En outre, comme relevé ci-avant, si le débiteur avance diverses explications sur les raisons de son défaut de paiement des charges de copropriété, sur sa situation financière durant l’ensemble de la période d’arrêt des paiements ou encore sur sa situation personnelle, il ne produit aucune pièce au soutien de ses allégations, qui sont dès lors insuffisantes à le considérer comme un débiteur de bonne foi.
Il conviendra en conséquence de condamner la SCI [N] à verser au syndicat des copropriétaires la somme de 1.000 euros en réparation du préjudice financier causé.
4 – Sur les demandes accessoires
— Sur la capitalisation des intérêts
Par application de l’article 1343-2 du code civil, dans sa rédaction issue de l’ordonnance n°2016-131 du 10 février 2016 (ancien article 1154), la capitalisation des intérêts est de droit dès lors que la demande en a été faite judiciairement et qu’il s’agit d’intérêts dus pour au moins une année entière. Elle sera par conséquent ordonnée.
— Sur les dépens
Aux termes de l’article 696 du code de procédure civile, la partie perdante est condamnée aux dépens, à moins que le juge, par décision motivée, n’en mette la totalité ou une fraction à la charge d’une autre partie.

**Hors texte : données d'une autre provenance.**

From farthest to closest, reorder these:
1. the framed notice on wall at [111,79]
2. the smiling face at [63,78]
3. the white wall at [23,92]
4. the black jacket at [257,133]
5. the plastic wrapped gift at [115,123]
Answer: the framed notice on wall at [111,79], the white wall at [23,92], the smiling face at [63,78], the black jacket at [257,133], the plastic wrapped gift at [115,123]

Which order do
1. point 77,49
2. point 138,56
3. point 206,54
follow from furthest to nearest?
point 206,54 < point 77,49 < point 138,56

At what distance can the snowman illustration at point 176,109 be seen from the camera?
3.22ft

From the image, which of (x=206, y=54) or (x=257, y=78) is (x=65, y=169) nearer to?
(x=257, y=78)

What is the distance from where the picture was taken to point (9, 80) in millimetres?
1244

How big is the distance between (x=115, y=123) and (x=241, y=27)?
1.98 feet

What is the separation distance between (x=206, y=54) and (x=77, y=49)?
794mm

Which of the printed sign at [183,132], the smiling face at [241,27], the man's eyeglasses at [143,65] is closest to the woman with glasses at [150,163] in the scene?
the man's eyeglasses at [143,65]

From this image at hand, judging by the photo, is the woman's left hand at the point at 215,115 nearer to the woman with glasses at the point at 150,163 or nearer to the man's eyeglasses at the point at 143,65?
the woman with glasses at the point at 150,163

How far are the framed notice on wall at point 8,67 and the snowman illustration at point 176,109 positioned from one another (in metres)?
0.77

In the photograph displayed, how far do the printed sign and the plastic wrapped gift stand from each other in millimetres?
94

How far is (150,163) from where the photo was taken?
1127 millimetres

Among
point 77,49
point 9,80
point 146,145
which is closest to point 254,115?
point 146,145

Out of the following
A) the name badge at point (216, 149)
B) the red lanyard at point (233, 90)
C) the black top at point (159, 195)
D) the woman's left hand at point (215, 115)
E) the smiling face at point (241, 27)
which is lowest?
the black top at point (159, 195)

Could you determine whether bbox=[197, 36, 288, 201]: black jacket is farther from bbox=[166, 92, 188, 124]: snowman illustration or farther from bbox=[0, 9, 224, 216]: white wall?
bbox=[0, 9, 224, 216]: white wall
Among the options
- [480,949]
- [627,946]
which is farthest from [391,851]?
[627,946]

La SCI [N], partie perdant le procès, sera condamnée au paiement des entiers dépens de l’instance.
— Sur les frais non compris dans les dépens
En application de l’article 700 du code de procédure civile, le juge condamne la partie tenue aux dépens ou la partie perdante à payer à l’autre partie la somme qu’il détermine au titre des frais exposés et non compris dans les dépens. Le juge tient compte de l’équité ou de la situation économique de la partie condamnée. Il peut, même d’office, pour des raisons tirées des mêmes considérations, dire qu’il n’y a lieu à condamnation.

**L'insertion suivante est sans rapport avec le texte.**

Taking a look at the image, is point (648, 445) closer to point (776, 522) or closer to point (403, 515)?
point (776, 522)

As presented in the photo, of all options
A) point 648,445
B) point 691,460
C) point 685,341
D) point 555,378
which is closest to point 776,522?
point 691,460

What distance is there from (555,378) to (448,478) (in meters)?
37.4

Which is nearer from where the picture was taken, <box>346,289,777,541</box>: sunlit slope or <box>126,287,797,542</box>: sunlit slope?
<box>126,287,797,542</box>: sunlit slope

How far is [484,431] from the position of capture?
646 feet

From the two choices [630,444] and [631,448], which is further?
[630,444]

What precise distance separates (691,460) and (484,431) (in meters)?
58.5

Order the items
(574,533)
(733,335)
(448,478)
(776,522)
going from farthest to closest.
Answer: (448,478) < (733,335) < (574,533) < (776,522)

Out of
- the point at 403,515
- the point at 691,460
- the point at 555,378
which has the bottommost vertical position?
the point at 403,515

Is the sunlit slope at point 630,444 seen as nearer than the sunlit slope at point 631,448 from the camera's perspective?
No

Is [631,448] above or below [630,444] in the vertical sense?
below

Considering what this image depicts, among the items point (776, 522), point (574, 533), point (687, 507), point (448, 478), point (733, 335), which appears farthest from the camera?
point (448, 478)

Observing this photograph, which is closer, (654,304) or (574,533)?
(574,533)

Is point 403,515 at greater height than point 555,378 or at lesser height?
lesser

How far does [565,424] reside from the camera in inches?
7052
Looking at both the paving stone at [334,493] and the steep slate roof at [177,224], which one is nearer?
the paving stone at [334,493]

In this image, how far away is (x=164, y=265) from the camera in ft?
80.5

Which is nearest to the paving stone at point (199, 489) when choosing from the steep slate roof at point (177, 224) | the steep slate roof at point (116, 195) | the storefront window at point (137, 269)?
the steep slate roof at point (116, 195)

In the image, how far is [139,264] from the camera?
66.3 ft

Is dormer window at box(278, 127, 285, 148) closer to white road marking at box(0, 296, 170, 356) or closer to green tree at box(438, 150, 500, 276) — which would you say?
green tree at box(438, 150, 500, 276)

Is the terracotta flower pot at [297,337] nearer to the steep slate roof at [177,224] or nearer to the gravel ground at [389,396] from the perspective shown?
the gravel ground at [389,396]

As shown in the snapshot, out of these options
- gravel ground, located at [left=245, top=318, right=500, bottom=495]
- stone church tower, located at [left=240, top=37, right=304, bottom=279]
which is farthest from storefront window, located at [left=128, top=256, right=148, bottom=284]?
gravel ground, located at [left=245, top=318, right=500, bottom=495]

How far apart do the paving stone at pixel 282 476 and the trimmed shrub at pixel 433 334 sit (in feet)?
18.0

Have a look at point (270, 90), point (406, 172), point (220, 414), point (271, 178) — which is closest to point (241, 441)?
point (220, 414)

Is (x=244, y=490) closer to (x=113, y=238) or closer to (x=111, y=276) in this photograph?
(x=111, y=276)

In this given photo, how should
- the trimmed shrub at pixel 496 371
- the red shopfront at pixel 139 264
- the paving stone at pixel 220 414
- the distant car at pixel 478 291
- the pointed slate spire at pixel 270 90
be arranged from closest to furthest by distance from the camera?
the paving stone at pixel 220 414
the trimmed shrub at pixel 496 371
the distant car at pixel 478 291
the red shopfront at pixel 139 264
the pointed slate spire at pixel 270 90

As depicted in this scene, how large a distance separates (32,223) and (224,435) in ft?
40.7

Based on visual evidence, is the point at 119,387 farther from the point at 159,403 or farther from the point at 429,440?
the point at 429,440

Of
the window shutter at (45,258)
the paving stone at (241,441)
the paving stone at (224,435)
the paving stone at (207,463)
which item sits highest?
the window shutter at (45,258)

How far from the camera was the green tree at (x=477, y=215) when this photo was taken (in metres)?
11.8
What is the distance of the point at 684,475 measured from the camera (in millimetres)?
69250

Il n’apparaît pas équitable de laisser à la charge de la copropriété les frais non compris dans les dépens qui ont été exposés dans le cadre de la présente instance. Tenue aux dépens, la SCI [N] sera en outre condamnée à payer au syndicat des copropriétaires la somme de 1.500 euros à ce titre.
— Sur l’exécution provisoire
Aux termes des articles 514 et suivants du code de procédure civile, dans leur rédaction issue du décret n°2019-1333 du 11 décembre 2019 et applicable aux instances introduites à compter du 1er janvier 2020, les décisions de première instance sont de droit exécutoires à titre provisoire à moins que la loi ou la décision rendue n’en dispose autrement.
Le juge peut écarter l’exécution provisoire de droit, en tout ou partie, s’il estime qu’elle est incompatible avec la nature de l’affaire. Il statue, d’office ou à la demande d’une partie, par décision spécialement motivée.
En l’espèce, au regard de la nature des condamnations prononcées et de l’ancienneté du litige, il n’y a pas lieu d’écarter l’exécution provisoire de droit.
PAR CES MOTIFS,
Le tribunal, statuant par un jugement contradictoire, en premier ressort, après débats en audience publique et par mise à disposition au greffe,
Condamne la SCI [N] à payer au syndicat des copropriétaires de l’immeuble sis [Adresse 1] à [Localité 5] les sommes de :
— 8.295,32 euros au titre des charges de copropriété échues et impayées au 1er janvier 2025 avec intérêts au taux légal à compter du 21 février 2024 sur la somme de 7.211 euros et à compter de la présente décision pour le surplus ;
— 1.000 euros, à titre de dommages et intérêts ;
— 1.500,00 euros au titre des frais irrépétibles ;
Déboute le syndicat des copropriétaires du [Adresse 1] à [Localité 5] de sa demande en paiement de frais de recouvrement ;
Déboute le syndicat des copropriétaires de l’immeuble sis [Adresse 1] à [Localité 5] de sa demande visant à voir assortir la présente condamnation en paiement d’une astreinte,
Déboute la SCI [N] de sa demande de délais de paiement ;
Ordonne la capitalisation des intérêts dus pour au moins une année entière ;
Condamne la SCI [N] au paiement des entiers dépens de l’instance ;
Dit n’y avoir lieu d’écarter l’exécution provisoire de droit.
Fait et jugé à Paris le 06 Novembre 2025.